Document section -
What is GEO and Why it Matters for Modern Search

3 March 2025

1

min read

Written by

Alon Abraham

Most businesses are still optimising for Google rankings while their customers have moved on to AI search. Here's what you're missing.

You've probably never heard of Generative Engine Optimisation. That's exactly the problem.

While you've been perfecting your SEO strategy, the way people search has fundamentally changed. Your customers aren't scrolling through Google results anymore. They're asking ChatGPT which accounting software to use. They're asking Perplexity which suppliers are most reliable. They're asking Claude which solution fits their specific needs.

And unless you understand GEO, your brand isn't part of those conversations.

So what actually is GEO?

Generative Engine Optimisation is the practice of optimising your digital presence so AI models cite and recommend your brand when users ask questions.

Exercise prompt -
Rewrite the GEO article starting with "You've probably never" and going on through "of those conversations.", substituting "vendors" for "suppliers".

Information provided -
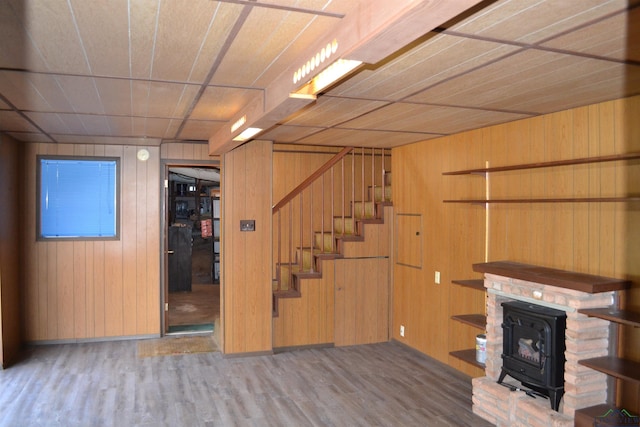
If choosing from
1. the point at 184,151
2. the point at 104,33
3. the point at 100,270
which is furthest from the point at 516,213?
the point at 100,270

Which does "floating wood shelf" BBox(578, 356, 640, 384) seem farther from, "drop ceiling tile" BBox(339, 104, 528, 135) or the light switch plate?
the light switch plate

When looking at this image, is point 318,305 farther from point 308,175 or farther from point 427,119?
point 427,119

==

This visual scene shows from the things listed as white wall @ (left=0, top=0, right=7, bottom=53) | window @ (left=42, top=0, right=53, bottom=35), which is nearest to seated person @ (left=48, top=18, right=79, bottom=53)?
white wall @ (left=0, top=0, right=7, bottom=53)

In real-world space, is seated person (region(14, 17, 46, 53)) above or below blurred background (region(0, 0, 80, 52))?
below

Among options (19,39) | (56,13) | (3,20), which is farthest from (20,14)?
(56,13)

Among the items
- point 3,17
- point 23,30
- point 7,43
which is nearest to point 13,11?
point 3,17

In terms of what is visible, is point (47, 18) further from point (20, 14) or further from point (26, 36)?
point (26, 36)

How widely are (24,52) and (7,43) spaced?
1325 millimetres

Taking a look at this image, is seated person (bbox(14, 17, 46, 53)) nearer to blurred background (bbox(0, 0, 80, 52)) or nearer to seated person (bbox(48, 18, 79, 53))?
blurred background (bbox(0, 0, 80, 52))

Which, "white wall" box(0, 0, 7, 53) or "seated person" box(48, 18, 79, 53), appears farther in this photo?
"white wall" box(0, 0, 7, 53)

Solution -
You've probably never heard of Generative Engine Optimisation. That's exactly the problem.

While you've been perfecting your SEO strategy, the way people search has fundamentally changed. Your customers aren't scrolling through Google results anymore. They're asking ChatGPT which accounting software to use. They're asking Perplexity which vendors are most reliable. They're asking Claude which solution fits their specific needs.

And unless you understand GEO, your brand isn't part of those conversations.